Putting a livable climate, adequate water and intact ecosystems at risk is immoral in every secular and theological sense of the term. We should expect policymakers to consider such intergenerational morality in their approach to these issues. It is also breathtakingly bad economic policy from anything other than an extremely short term and first-world oriented perspective. It is at this resultant intersection of morality, environmental policy and smart economic policy where these problems need to be solved.

Perhaps further blurring traditional ideological lines, I believe that market forces and even profit incentives are among the most powerful tools we have to address climate change – if we can fix the market failures that make it more profitable to pollute. The incentive of profit and unenlightened self-interest were extremely effective in getting is into this problem; they would be great allies in solving it. When Walmart decides (as it has) that it can save money by instructing its suppliers to reduce packaging, track greenhouse gas emissions and improve energy efficiency, it has arguably a bigger impact on the environment and the climate that the top dozen environmental groups together could accomplish on their best day.

The private sector and the government both have a critical role. The history of the relationship between government and business in the environmental context is one of antagonism. Government sets standards and enacts prohibitions. Good companies focused their energy on complying and bad companies tried to cheat – and when caught, the government appropriately punished them. But in either case, the “environment” was merely a cost to be managed. This system led to great environmental progress in the areas of clean air and clean water. But it has not worked well enough for the climate. Imagine, instead, a market where out-performing one’s peers on environmental values yielded competitive advantage. Then companies would innovate and do what they best in an effort to improve their environmental performance – not just to avoid fines or enhance “reputation” or to attract “green” investors – but because it is the way to be a better and more profitable company. Then the remarkable power of the profit incentive will be aligned with broader goals of fighting climate change and preserving natural resources.

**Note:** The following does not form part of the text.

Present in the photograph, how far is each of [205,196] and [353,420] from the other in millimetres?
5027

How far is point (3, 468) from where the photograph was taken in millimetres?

We are actually beginning to head in that direction and in this blog I will talk about many good examples. Milton Friedman famously mocked “corporate social responsibility” (CSR) by saying that “[t]he ‘social responsibility’ of companies is to increase profits”. The evolution of corporate sustainability – which is NOT the same as CSR – is leading us to a place where Milton Friedman is being proved to be both right and spectacularly wrong. Increasingly, companies are realizing that the way to increase profits is by being a sustainable company, reducing environmental impacts, and minimizing climate risk.

But the private sector left entirely to its own devices will not get us where we need to go to address climate change and related environmental challenges in a way that will ensure that our children inherit a an economically and environmentally sustainable world. Policy does matter. Policy must define the guideposts of the marketplace that ensure that social and intergenerational priorities are incorporated into market feedback loops. But policy must also be informed by and encourage the efficiencies that the market can deliver in driving to the mutually attainable goals of economic growth, preservation of natural capital for future generations, and the mitigation of the effects of climate change.

This space will explore these issues and highlight both laudable and wrongheaded practices in the public and private realms as we inexorably seek to reconcile our economic, social, environmental and moral objectives.